My Brilliant Friend by Elena Ferrante (translated from Italian by Ann Goldstein)
331 pages
Europa Editions, 2012
Genre: Fiction, memoir
Rating: 2.5 out of 5 stars
Re-readability: I don’t know if this book has enough substance to make it worth rereading.
Reviewed by Pete
As a fan of Karl Ove Knausgaard’s six-volume memoir, My Struggle, I felt an obligation to read Elena Ferrante’s Neapolitan Novels. Though her series can be found in the fiction section and reads very much like a novel (like My Struggle), it has some autobiographical elements as well.
Elena Greco and her friend Lila Cerullo live in a suburb of Naples, Italy that is filled with families with long and complex histories. There is a character guide at the beginning of the book that was extremely helpful, though quickly became familiar with the large cast of characters.
The two friends are both intelligent and ambitious, and their friendship is fueled by competition that can be quite cruel.
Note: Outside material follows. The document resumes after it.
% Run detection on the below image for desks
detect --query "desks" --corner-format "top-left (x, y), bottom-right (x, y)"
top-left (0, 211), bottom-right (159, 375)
I have a bit of an understanding of the strange dynamics of some female friendships, but this book showed exactly how one of these friendships operates and how insidious the dark, competitive side of female friendship can be.
Ferrante’s writing is streamlined and powerful, and she chooses unusual details to illustrate a scene. There are a few moments when the translation seems a bit off, but never to the point of being confusing. As a first-person narrative, we follow Elena and her thoughts closely, but there were a couple of scenes that Elena wasn’t present in and couldn’t have been present in. It isn’t clear how she witnessed these scenes, and this disrupted the flow of the story for me.
Though I was drawn in by the strange, cruel friendship between Elena and Lila, I was very disappointed by the last third of the book. I read this book very quickly, at first because I was enthralled, and then because I was eager to be done with it.
While a majority of the novel focuses on the friendship, Elena’s studies, and Elena’s coming of age, the last third of the story seems to do away with these themes and deal only with the drama of the town. We’re given several chapters about Elena’s teenage love life, one after the other. Lila’s own romances are given just as much scrutiny. There is plenty of drama in the town, and plenty of boys fighting over girls.
Minor spoilers for the ending below:
The final sentence of the book (which introduces a plot twist) feels like a slap to the reader’s face, punctuating that drama and gossip is the meat of the story, rather than Lila and Elena as individuals. Since I was completely uninterested in the soap-opera-like drama of the story, this ending was as unsatisfying as they come.
Because this is a story about childhood and young adulthood, I expected there to be a good portion of the book devoted to young love. But toward the end, the story seems to be ultimately more about the drama than about the fascinating characters that Ferrante has given us.